Fred left, and I switched on some lights in the lounge.
“You saddled with that bore?” said Charley.
“I don’t see much of him,” I said.
“I’m sorry I’m so late. I got here as soon as I could. I called this number but it didn’t answer.”
“That’s all right. I guess Roland had the buzzer turned off.”
“Hell of an imposition, taking you away from golf and so forth. How is Kay?”
“Very distressed, naturally. She said to give you her love.”
“I almost asked her to come in with you.”
“She almost came,” I said. “But she has her grandchildren coming tomorrow.”
He was silent, obviously wondering where to begin.
“Take your time,” I said.
He looked up at me and smiled. “Thanks.” He reached over and patted my knee. “Thanks for everything, Jim.”
“Well, what the hell?”
“First, why did I want to see you here? Because I didn’t want to ask you to come to the apartment, and I didn’t want to go to the Racquet Club.”
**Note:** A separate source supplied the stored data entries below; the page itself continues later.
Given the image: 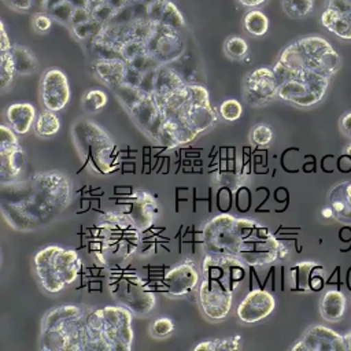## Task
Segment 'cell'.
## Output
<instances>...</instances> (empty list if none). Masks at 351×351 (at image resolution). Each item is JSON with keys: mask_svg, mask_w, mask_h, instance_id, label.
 <instances>
[{"mask_svg": "<svg viewBox=\"0 0 351 351\" xmlns=\"http://www.w3.org/2000/svg\"><path fill=\"white\" fill-rule=\"evenodd\" d=\"M0 208L7 223L22 232L36 230L59 217L71 203L70 178L58 170L1 182Z\"/></svg>", "mask_w": 351, "mask_h": 351, "instance_id": "cell-1", "label": "cell"}, {"mask_svg": "<svg viewBox=\"0 0 351 351\" xmlns=\"http://www.w3.org/2000/svg\"><path fill=\"white\" fill-rule=\"evenodd\" d=\"M133 313L119 306L89 308L86 314L84 351H126L132 348Z\"/></svg>", "mask_w": 351, "mask_h": 351, "instance_id": "cell-2", "label": "cell"}, {"mask_svg": "<svg viewBox=\"0 0 351 351\" xmlns=\"http://www.w3.org/2000/svg\"><path fill=\"white\" fill-rule=\"evenodd\" d=\"M88 308L63 304L48 310L41 321L40 348L45 351H84Z\"/></svg>", "mask_w": 351, "mask_h": 351, "instance_id": "cell-3", "label": "cell"}, {"mask_svg": "<svg viewBox=\"0 0 351 351\" xmlns=\"http://www.w3.org/2000/svg\"><path fill=\"white\" fill-rule=\"evenodd\" d=\"M236 243L233 256L248 267H263L284 259L288 248L276 239L267 226L252 218H236Z\"/></svg>", "mask_w": 351, "mask_h": 351, "instance_id": "cell-4", "label": "cell"}, {"mask_svg": "<svg viewBox=\"0 0 351 351\" xmlns=\"http://www.w3.org/2000/svg\"><path fill=\"white\" fill-rule=\"evenodd\" d=\"M71 136L84 166L101 176H107L119 167L121 155L117 144L93 121L86 118L75 121Z\"/></svg>", "mask_w": 351, "mask_h": 351, "instance_id": "cell-5", "label": "cell"}, {"mask_svg": "<svg viewBox=\"0 0 351 351\" xmlns=\"http://www.w3.org/2000/svg\"><path fill=\"white\" fill-rule=\"evenodd\" d=\"M274 64L289 70H308L330 78L340 69L341 60L326 40L308 36L288 44Z\"/></svg>", "mask_w": 351, "mask_h": 351, "instance_id": "cell-6", "label": "cell"}, {"mask_svg": "<svg viewBox=\"0 0 351 351\" xmlns=\"http://www.w3.org/2000/svg\"><path fill=\"white\" fill-rule=\"evenodd\" d=\"M34 273L41 287L49 293H58L71 285L82 270V262L75 250L60 245H47L33 258Z\"/></svg>", "mask_w": 351, "mask_h": 351, "instance_id": "cell-7", "label": "cell"}, {"mask_svg": "<svg viewBox=\"0 0 351 351\" xmlns=\"http://www.w3.org/2000/svg\"><path fill=\"white\" fill-rule=\"evenodd\" d=\"M278 80V99L296 107H311L319 103L328 89L329 77L308 71L273 66Z\"/></svg>", "mask_w": 351, "mask_h": 351, "instance_id": "cell-8", "label": "cell"}, {"mask_svg": "<svg viewBox=\"0 0 351 351\" xmlns=\"http://www.w3.org/2000/svg\"><path fill=\"white\" fill-rule=\"evenodd\" d=\"M108 291L119 304L137 315L148 314L156 303L154 291L136 271L112 273L108 278Z\"/></svg>", "mask_w": 351, "mask_h": 351, "instance_id": "cell-9", "label": "cell"}, {"mask_svg": "<svg viewBox=\"0 0 351 351\" xmlns=\"http://www.w3.org/2000/svg\"><path fill=\"white\" fill-rule=\"evenodd\" d=\"M123 108L129 112L134 123L156 143L166 125V119L154 95L140 90Z\"/></svg>", "mask_w": 351, "mask_h": 351, "instance_id": "cell-10", "label": "cell"}, {"mask_svg": "<svg viewBox=\"0 0 351 351\" xmlns=\"http://www.w3.org/2000/svg\"><path fill=\"white\" fill-rule=\"evenodd\" d=\"M233 292L229 285L218 280L200 277L197 302L203 314L213 321L225 319L233 304Z\"/></svg>", "mask_w": 351, "mask_h": 351, "instance_id": "cell-11", "label": "cell"}, {"mask_svg": "<svg viewBox=\"0 0 351 351\" xmlns=\"http://www.w3.org/2000/svg\"><path fill=\"white\" fill-rule=\"evenodd\" d=\"M236 218L232 214L222 213L206 222L202 229V243L206 254L232 255L236 243Z\"/></svg>", "mask_w": 351, "mask_h": 351, "instance_id": "cell-12", "label": "cell"}, {"mask_svg": "<svg viewBox=\"0 0 351 351\" xmlns=\"http://www.w3.org/2000/svg\"><path fill=\"white\" fill-rule=\"evenodd\" d=\"M243 97L251 107H263L278 97V80L273 67L259 66L248 71L241 82Z\"/></svg>", "mask_w": 351, "mask_h": 351, "instance_id": "cell-13", "label": "cell"}, {"mask_svg": "<svg viewBox=\"0 0 351 351\" xmlns=\"http://www.w3.org/2000/svg\"><path fill=\"white\" fill-rule=\"evenodd\" d=\"M70 96L69 78L63 70L51 67L43 73L40 81V97L44 108L58 112L69 104Z\"/></svg>", "mask_w": 351, "mask_h": 351, "instance_id": "cell-14", "label": "cell"}, {"mask_svg": "<svg viewBox=\"0 0 351 351\" xmlns=\"http://www.w3.org/2000/svg\"><path fill=\"white\" fill-rule=\"evenodd\" d=\"M202 274L192 259H184L173 266L162 278V292L173 298H181L197 291Z\"/></svg>", "mask_w": 351, "mask_h": 351, "instance_id": "cell-15", "label": "cell"}, {"mask_svg": "<svg viewBox=\"0 0 351 351\" xmlns=\"http://www.w3.org/2000/svg\"><path fill=\"white\" fill-rule=\"evenodd\" d=\"M276 308L274 296L262 289L255 288L245 293L236 307L237 318L244 324H255L267 318Z\"/></svg>", "mask_w": 351, "mask_h": 351, "instance_id": "cell-16", "label": "cell"}, {"mask_svg": "<svg viewBox=\"0 0 351 351\" xmlns=\"http://www.w3.org/2000/svg\"><path fill=\"white\" fill-rule=\"evenodd\" d=\"M300 340L306 351H344L347 350L344 336L324 325H313L306 329Z\"/></svg>", "mask_w": 351, "mask_h": 351, "instance_id": "cell-17", "label": "cell"}, {"mask_svg": "<svg viewBox=\"0 0 351 351\" xmlns=\"http://www.w3.org/2000/svg\"><path fill=\"white\" fill-rule=\"evenodd\" d=\"M133 219L134 225L144 232L148 229L156 218L158 214V204L156 200L144 191H136L132 196V200L129 202V208L125 210Z\"/></svg>", "mask_w": 351, "mask_h": 351, "instance_id": "cell-18", "label": "cell"}, {"mask_svg": "<svg viewBox=\"0 0 351 351\" xmlns=\"http://www.w3.org/2000/svg\"><path fill=\"white\" fill-rule=\"evenodd\" d=\"M90 69L96 78L111 89L121 85L125 80L128 64L122 59H93Z\"/></svg>", "mask_w": 351, "mask_h": 351, "instance_id": "cell-19", "label": "cell"}, {"mask_svg": "<svg viewBox=\"0 0 351 351\" xmlns=\"http://www.w3.org/2000/svg\"><path fill=\"white\" fill-rule=\"evenodd\" d=\"M37 118L36 107L27 101L12 103L5 110L7 123L12 128L16 134H26L30 132L32 126H34V121Z\"/></svg>", "mask_w": 351, "mask_h": 351, "instance_id": "cell-20", "label": "cell"}, {"mask_svg": "<svg viewBox=\"0 0 351 351\" xmlns=\"http://www.w3.org/2000/svg\"><path fill=\"white\" fill-rule=\"evenodd\" d=\"M26 167V154L19 145L11 149H0V181L11 182L19 180Z\"/></svg>", "mask_w": 351, "mask_h": 351, "instance_id": "cell-21", "label": "cell"}, {"mask_svg": "<svg viewBox=\"0 0 351 351\" xmlns=\"http://www.w3.org/2000/svg\"><path fill=\"white\" fill-rule=\"evenodd\" d=\"M347 307V299L339 289H329L319 300L321 317L328 322H339Z\"/></svg>", "mask_w": 351, "mask_h": 351, "instance_id": "cell-22", "label": "cell"}, {"mask_svg": "<svg viewBox=\"0 0 351 351\" xmlns=\"http://www.w3.org/2000/svg\"><path fill=\"white\" fill-rule=\"evenodd\" d=\"M318 270H325L324 266L315 262H298L296 265L289 267V277L292 291L296 292H307L310 291V282L313 276Z\"/></svg>", "mask_w": 351, "mask_h": 351, "instance_id": "cell-23", "label": "cell"}, {"mask_svg": "<svg viewBox=\"0 0 351 351\" xmlns=\"http://www.w3.org/2000/svg\"><path fill=\"white\" fill-rule=\"evenodd\" d=\"M14 64H15V71L19 75H30L37 71L38 69V62L33 51H30L25 45L14 44L11 48Z\"/></svg>", "mask_w": 351, "mask_h": 351, "instance_id": "cell-24", "label": "cell"}, {"mask_svg": "<svg viewBox=\"0 0 351 351\" xmlns=\"http://www.w3.org/2000/svg\"><path fill=\"white\" fill-rule=\"evenodd\" d=\"M321 25L343 40H351V22L332 10L324 8L321 14Z\"/></svg>", "mask_w": 351, "mask_h": 351, "instance_id": "cell-25", "label": "cell"}, {"mask_svg": "<svg viewBox=\"0 0 351 351\" xmlns=\"http://www.w3.org/2000/svg\"><path fill=\"white\" fill-rule=\"evenodd\" d=\"M243 27L252 37H263L269 30V18L261 8H250L243 16Z\"/></svg>", "mask_w": 351, "mask_h": 351, "instance_id": "cell-26", "label": "cell"}, {"mask_svg": "<svg viewBox=\"0 0 351 351\" xmlns=\"http://www.w3.org/2000/svg\"><path fill=\"white\" fill-rule=\"evenodd\" d=\"M60 130V119L55 111L44 108L34 121V132L43 138H49Z\"/></svg>", "mask_w": 351, "mask_h": 351, "instance_id": "cell-27", "label": "cell"}, {"mask_svg": "<svg viewBox=\"0 0 351 351\" xmlns=\"http://www.w3.org/2000/svg\"><path fill=\"white\" fill-rule=\"evenodd\" d=\"M282 11L293 19L310 16L315 8V0H281Z\"/></svg>", "mask_w": 351, "mask_h": 351, "instance_id": "cell-28", "label": "cell"}, {"mask_svg": "<svg viewBox=\"0 0 351 351\" xmlns=\"http://www.w3.org/2000/svg\"><path fill=\"white\" fill-rule=\"evenodd\" d=\"M108 103V96L103 89L99 88H93L89 89L84 93L82 99H81V106L82 110L88 114H95L99 112L100 110H103Z\"/></svg>", "mask_w": 351, "mask_h": 351, "instance_id": "cell-29", "label": "cell"}, {"mask_svg": "<svg viewBox=\"0 0 351 351\" xmlns=\"http://www.w3.org/2000/svg\"><path fill=\"white\" fill-rule=\"evenodd\" d=\"M15 74H16V71H15V64H14L11 49L0 51V84H1L3 92L10 89Z\"/></svg>", "mask_w": 351, "mask_h": 351, "instance_id": "cell-30", "label": "cell"}, {"mask_svg": "<svg viewBox=\"0 0 351 351\" xmlns=\"http://www.w3.org/2000/svg\"><path fill=\"white\" fill-rule=\"evenodd\" d=\"M223 52L233 60H243L248 53V43L241 36H229L223 43Z\"/></svg>", "mask_w": 351, "mask_h": 351, "instance_id": "cell-31", "label": "cell"}, {"mask_svg": "<svg viewBox=\"0 0 351 351\" xmlns=\"http://www.w3.org/2000/svg\"><path fill=\"white\" fill-rule=\"evenodd\" d=\"M219 117L226 122L239 121L243 115V106L237 99H225L218 108Z\"/></svg>", "mask_w": 351, "mask_h": 351, "instance_id": "cell-32", "label": "cell"}, {"mask_svg": "<svg viewBox=\"0 0 351 351\" xmlns=\"http://www.w3.org/2000/svg\"><path fill=\"white\" fill-rule=\"evenodd\" d=\"M273 136H274L273 129L266 123H259L254 126L251 130V141L259 147L269 145L273 140Z\"/></svg>", "mask_w": 351, "mask_h": 351, "instance_id": "cell-33", "label": "cell"}, {"mask_svg": "<svg viewBox=\"0 0 351 351\" xmlns=\"http://www.w3.org/2000/svg\"><path fill=\"white\" fill-rule=\"evenodd\" d=\"M215 182L219 186H225L233 191L240 186L241 176L236 170H218L215 173Z\"/></svg>", "mask_w": 351, "mask_h": 351, "instance_id": "cell-34", "label": "cell"}, {"mask_svg": "<svg viewBox=\"0 0 351 351\" xmlns=\"http://www.w3.org/2000/svg\"><path fill=\"white\" fill-rule=\"evenodd\" d=\"M151 335L156 339H165L174 332V322L167 317H159L151 324Z\"/></svg>", "mask_w": 351, "mask_h": 351, "instance_id": "cell-35", "label": "cell"}, {"mask_svg": "<svg viewBox=\"0 0 351 351\" xmlns=\"http://www.w3.org/2000/svg\"><path fill=\"white\" fill-rule=\"evenodd\" d=\"M16 147H19L16 133L8 123H3L0 126V149H11Z\"/></svg>", "mask_w": 351, "mask_h": 351, "instance_id": "cell-36", "label": "cell"}, {"mask_svg": "<svg viewBox=\"0 0 351 351\" xmlns=\"http://www.w3.org/2000/svg\"><path fill=\"white\" fill-rule=\"evenodd\" d=\"M52 22H53V19L48 12H45V11L33 12L32 25L37 33H47L52 27Z\"/></svg>", "mask_w": 351, "mask_h": 351, "instance_id": "cell-37", "label": "cell"}, {"mask_svg": "<svg viewBox=\"0 0 351 351\" xmlns=\"http://www.w3.org/2000/svg\"><path fill=\"white\" fill-rule=\"evenodd\" d=\"M324 8L332 10L337 15H340L351 22V1H348V0H325Z\"/></svg>", "mask_w": 351, "mask_h": 351, "instance_id": "cell-38", "label": "cell"}, {"mask_svg": "<svg viewBox=\"0 0 351 351\" xmlns=\"http://www.w3.org/2000/svg\"><path fill=\"white\" fill-rule=\"evenodd\" d=\"M215 351L221 350H237L240 347V336L226 337V339H214Z\"/></svg>", "mask_w": 351, "mask_h": 351, "instance_id": "cell-39", "label": "cell"}, {"mask_svg": "<svg viewBox=\"0 0 351 351\" xmlns=\"http://www.w3.org/2000/svg\"><path fill=\"white\" fill-rule=\"evenodd\" d=\"M14 44H11V40L5 32L4 23H0V51H8L12 48Z\"/></svg>", "mask_w": 351, "mask_h": 351, "instance_id": "cell-40", "label": "cell"}, {"mask_svg": "<svg viewBox=\"0 0 351 351\" xmlns=\"http://www.w3.org/2000/svg\"><path fill=\"white\" fill-rule=\"evenodd\" d=\"M340 129H341V132H343L346 136L351 137V111L346 112V114L340 118Z\"/></svg>", "mask_w": 351, "mask_h": 351, "instance_id": "cell-41", "label": "cell"}, {"mask_svg": "<svg viewBox=\"0 0 351 351\" xmlns=\"http://www.w3.org/2000/svg\"><path fill=\"white\" fill-rule=\"evenodd\" d=\"M237 3L244 8H262L269 3V0H237Z\"/></svg>", "mask_w": 351, "mask_h": 351, "instance_id": "cell-42", "label": "cell"}, {"mask_svg": "<svg viewBox=\"0 0 351 351\" xmlns=\"http://www.w3.org/2000/svg\"><path fill=\"white\" fill-rule=\"evenodd\" d=\"M321 215H322L324 218H332V217L335 215V211H333L332 207H325V208L321 210Z\"/></svg>", "mask_w": 351, "mask_h": 351, "instance_id": "cell-43", "label": "cell"}, {"mask_svg": "<svg viewBox=\"0 0 351 351\" xmlns=\"http://www.w3.org/2000/svg\"><path fill=\"white\" fill-rule=\"evenodd\" d=\"M344 340H346L347 350H350V351H351V332H348V333L344 336Z\"/></svg>", "mask_w": 351, "mask_h": 351, "instance_id": "cell-44", "label": "cell"}, {"mask_svg": "<svg viewBox=\"0 0 351 351\" xmlns=\"http://www.w3.org/2000/svg\"><path fill=\"white\" fill-rule=\"evenodd\" d=\"M346 281H347V287H348V289L351 291V266H350V267H348V270H347Z\"/></svg>", "mask_w": 351, "mask_h": 351, "instance_id": "cell-45", "label": "cell"}, {"mask_svg": "<svg viewBox=\"0 0 351 351\" xmlns=\"http://www.w3.org/2000/svg\"><path fill=\"white\" fill-rule=\"evenodd\" d=\"M346 154H347V156H350V158H351V144L347 147V149H346Z\"/></svg>", "mask_w": 351, "mask_h": 351, "instance_id": "cell-46", "label": "cell"}]
</instances>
“I figured something like that.”
“How did it happen, and all that? Nancy and I were spending the weekend at her uncle’s. We went out to dinner last night, and when we came home she said she had a headache, so I gave her some aspirin. This morning she
still had the headache and I asked her if she wanted me to send for a doctor, but she didn’t. She said she hadn’t slept very well, and I probably should have called the doctor, but I didn’t. Then there were four guests for lunch and I didn’t have a chance to speak to her. In fact the last thing I said to her was before lunch, I told her that if she didn’t feel better after lunch, she should make her excuses and lie down. And that’s what she did. She excused herself, shook her head to me not to follow her, and about twenty minutes later the maid came and told us she was dead. Found her lying on the bathroom floor. I can’t believe it. I can’t be devoid of feeling, but I just can’t believe it.”
“Did the doctor give you anything?”
“You mean sedative? Tranquilizers? No, I haven’t needed anything. I guess I must be in some sort of shock.”
“Where are the children?”
“Well, of course Mike is in Germany, still in the Army. And I finally located Janey about an hour ago, at a house in Surrey where she’s spending the weekend. She’s been abroad all summer. She’s flying home tomorrow and Mike has applied for leave. The Army or the Red Cross or somebody will fly him home in time for the funeral.” He paused.
“Wednesday morning at eleven o’clock. Church of the Epiphany, on York Avenue. I decided Wednesday so that Mike could be here, in case there’s any hitch.” He looked about him. “You couldn’t ask for a gloomier place than this, could you?”
“No, it’s certainly appropriate.”
“Well, what do I do now, Jim? You’ve been through it.”
“Yes, I’ve been through it. The answer is, you’re going to be so damn busy with details the next few weeks that you won’t have too much time to know what hit you. You’re going to find out how really nice people can be. Maybe you haven’t thought about that lately, but you’re going to find out. You’re also going to find out that some people are shits. Real shits. I’ll give you the two worst. The old friend that won’t make any effort at all except maybe to send you a telegram, if that. You’ll be shocked by that, so you ought to be prepared for it. I mean very close friends, guys and women you grew up with that just won’t come near you. Then there’s the second type, just as bad. He’ll write you a letter in a week or two, and it’ll be all about himself. How sad he is, how well he knew Nancy, how much he appreciated her, and rather strongly implying that you didn’t know her true worth as well as he did. You’ll read one of those letters and reread it, and if you do what I did, you’ll throw it in the wastebasket. But the next time you see the son of a bitch, he’ll say, ‘Hey, Ellis, I wrote you a letter. Didn’t you ever get it?’ So be prepared for those two. But against them, the nice people. The kind people, Charley, sometimes where you’d least expect it. A guy that I thought was about as cold a fish as there is in the world, he turned out to have more real heart than almost anybody. In my book he can never do another wrong thing. The third group I haven’t mentioned. The lushes. But they’re obvious and you can either put up with them or brush them off. The only advice I can give you—keep busy. Don’t take any more time off from your work than you absolutely have to.”